Fire Marshal's Office urges caution when using fireplaces, wood stoves
In 2012, the Caldwell County Fire Marshal’s Office confirmed nine house fires that were related to heating sources inside the home.
Fire Investigator Dino DiBernardi said that number was actually down from previous years thanks to a better informed community and initiatives undertaken by the Fire Marshal’s Office, such as Safe Saturday, the Fire and Life Safety Festival and other prevention events in schools. He said that newer heating units were being built with more safety material in them, which helps in reducing the number of fires caused by a heating source in the home.
Nationally, heating fires account for 36 percent of residential home fires in rural areas every year. Often, these fires are attributed to creosote buildup in chimneys and stovepipes. All home heating systems require regular maintenance to function safely and efficiently. Creosote is one major issue DiBernardi addressed, especially with the use of fire-starting logs to help get things warmed up quickly. Anything containing resin will contribute significantly to creosote buildup in chimneys.
“What we generally try to tell people about fire starters is to use them as just that — fire starters,” he said. “Use your dry, seasoned wood as a supplement to that. There are a lot of people who use fire-starter logs as their fire, and the problem with that is they aid in the buildup of creosote. The people who use fire-starter logs aren’t using that dry, seasoned wood. What dry, seasoned wood does is burn hotter and quicker, so the buildup of creosote is less. Creosote has the biggest effect on chimneys and vents, and that buildup is what causes the chimney fires.”

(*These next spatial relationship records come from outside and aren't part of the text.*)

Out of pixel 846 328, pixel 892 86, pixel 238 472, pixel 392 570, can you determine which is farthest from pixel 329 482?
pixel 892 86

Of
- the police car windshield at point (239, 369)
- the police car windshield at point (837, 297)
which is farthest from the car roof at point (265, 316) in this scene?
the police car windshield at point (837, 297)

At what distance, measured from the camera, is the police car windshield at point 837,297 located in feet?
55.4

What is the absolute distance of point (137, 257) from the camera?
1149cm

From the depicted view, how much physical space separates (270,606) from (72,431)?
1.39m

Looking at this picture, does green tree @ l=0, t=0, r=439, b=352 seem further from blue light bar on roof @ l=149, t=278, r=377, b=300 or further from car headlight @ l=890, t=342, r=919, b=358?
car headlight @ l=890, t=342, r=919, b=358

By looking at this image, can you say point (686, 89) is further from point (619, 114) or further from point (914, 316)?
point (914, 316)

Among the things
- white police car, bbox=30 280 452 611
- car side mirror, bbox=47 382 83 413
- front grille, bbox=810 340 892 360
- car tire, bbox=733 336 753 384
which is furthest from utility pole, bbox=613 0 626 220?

He added that the compressed sawdust logs can crack and pop, sending sparks out of the fireplace or stove and causing a fire that way.
DiBernardi also wanted people to know that fire departments will install smoke and carbon monoxide alarms in homes that don’t have them. Call your local department to set up the installation, especially if you use a supplemental means of heating your home.
Meanwhile, the U.S. Fire Administration encourages everyone to practice the following fire safety steps to keep those home fires safely burning:
Keep Fireplaces and Wood Stoves Clean
Have your chimney or wood stove inspected and cleaned annually by a certified chimney specialist.
Clear the area around the hearth of debris, decorations and flammable materials.
Leave glass doors open while burning a fire. Leaving the doors open ensures that the fire receives enough air to ensure complete combustion and keeps creosote from building up in the chimney.
Close glass doors when the fire is out to keep air from the chimney opening from getting into the room. Most glass fireplace doors have a metal mesh screen which should be closed when the glass doors are open. This mesh screen helps keep embers from getting out of the fireplace area.
Always use a metal mesh screen with fireplaces that do not have a glass fireplace door.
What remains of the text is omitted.